On an existing AKS cluster with installed Bolbfuse (using demonset), setup the attached pvcblobfuse.txt for PV and PVC.
Then use any existing image to setup deployment using poddeployment.txt to create 2 replicas of the service.

The first pod will start without any issues but the 2nd one will fail to start.

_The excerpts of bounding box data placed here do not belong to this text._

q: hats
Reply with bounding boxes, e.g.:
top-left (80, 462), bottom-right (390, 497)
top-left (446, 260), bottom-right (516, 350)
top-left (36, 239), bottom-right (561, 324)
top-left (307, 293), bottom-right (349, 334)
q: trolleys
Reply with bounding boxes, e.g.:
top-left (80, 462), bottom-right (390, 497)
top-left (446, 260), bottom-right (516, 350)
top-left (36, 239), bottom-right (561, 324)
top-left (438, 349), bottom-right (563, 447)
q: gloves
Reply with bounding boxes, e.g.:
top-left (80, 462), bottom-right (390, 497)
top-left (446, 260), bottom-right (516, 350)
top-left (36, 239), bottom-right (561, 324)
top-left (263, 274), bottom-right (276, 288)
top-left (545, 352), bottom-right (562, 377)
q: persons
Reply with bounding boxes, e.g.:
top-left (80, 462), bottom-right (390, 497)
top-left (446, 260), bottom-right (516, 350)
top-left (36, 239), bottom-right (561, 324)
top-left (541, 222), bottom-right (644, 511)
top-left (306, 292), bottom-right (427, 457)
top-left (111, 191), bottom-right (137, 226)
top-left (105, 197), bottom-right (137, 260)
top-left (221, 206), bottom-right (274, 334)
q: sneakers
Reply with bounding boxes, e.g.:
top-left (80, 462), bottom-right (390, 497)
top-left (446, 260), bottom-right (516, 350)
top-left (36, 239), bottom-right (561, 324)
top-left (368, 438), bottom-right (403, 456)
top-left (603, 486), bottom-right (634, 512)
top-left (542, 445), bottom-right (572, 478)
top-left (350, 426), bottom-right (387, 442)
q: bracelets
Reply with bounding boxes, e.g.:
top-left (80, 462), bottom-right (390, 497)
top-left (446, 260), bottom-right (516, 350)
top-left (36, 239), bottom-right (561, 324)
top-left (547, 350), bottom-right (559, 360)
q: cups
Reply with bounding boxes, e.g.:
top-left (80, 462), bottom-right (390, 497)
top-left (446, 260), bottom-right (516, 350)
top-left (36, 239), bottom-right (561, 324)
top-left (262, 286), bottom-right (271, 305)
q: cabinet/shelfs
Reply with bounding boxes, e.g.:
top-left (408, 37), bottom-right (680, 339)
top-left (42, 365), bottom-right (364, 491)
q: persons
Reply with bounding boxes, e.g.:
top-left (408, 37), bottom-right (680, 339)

Anything else we need to know?:
I have raised this issue at the Blobfuse repo as well (Azure/azure-storage-fuse#430) but comment suggested that to be more drivers related issue.

Environment:

  • Kubernetes version (use kubectl version):
    lient Version: version.Info{Major:"1", Minor:"16+", GitVersion:"v1.16.6-beta.0", GitCommit:"e7f962ba86f4ce7033828210ca3556393c377bcc", GitTreeState:"clean", BuildDate:"2020-01-15T08:26:26Z", GoVersion:"go1.13.5", Compiler:"gc", Platform:"windows/amd64"}
    Server Version: version.Info{Major:"1", Minor:"15", GitVersion:"v1.15.11", GitCommit:"ec831747a3a5896dbdf53f259eafea2a2595217c", GitTreeState:"clean", BuildDate:"2020-05-29T19:56:10Z", GoVersion:"go1.12.17", Compiler:"gc", Platform:"linux/amd64"}

  • OS (e.g. from /etc/os-release):
    NAME="Ubuntu"
    VERSION="16.04.6 LTS (Xenial Xerus)"
    ID=ubuntu
    ID_LIKE=debian
    PRETTY_NAME="Ubuntu 16.04.6 LTS"
    VERSION_ID="16.04"

  • Kernel (e.g. uname -a):Linux aks-nodepool1-41959266-vmss000000 4.15.0-1083-azure #93~16.04.1-Ubuntu SMP Thu May 7 18:39:44 UTC 2020 x86_64 x86_64 x86_64 GNU/Linux

  • Install tools: no additional tools installed.

  • Others:
    blobfuse 1.2.3
    Image: mcr.microsoft.com/k8s/flexvolume/blobfuse-flexvolume:1.0.13
    Image ID: docker-pullable://mcr.microsoft.com/k8s/flexvolume/blobfuse-flexvolume@sha256:d550ef47c218e7eb4467bf22b412a0bc20cdd7b261325360529944e8e212d833

poddeployment.txt
pvcblobfuse.txt

we are seeing very similar behaviour using AKS and blob storage via blobfuse

we are seeing very similar behaviour using AKS and blob storage via blobfuse

The issue is due to same --tmp-path=/tmp/blobfuse on the two PVs, pls follow up with the workaround mentioned in #66 (comment)

in long term, pls try Azure Blob Storage CSI driver, we also support NFSv3 protocol on latest v0.7.0 version.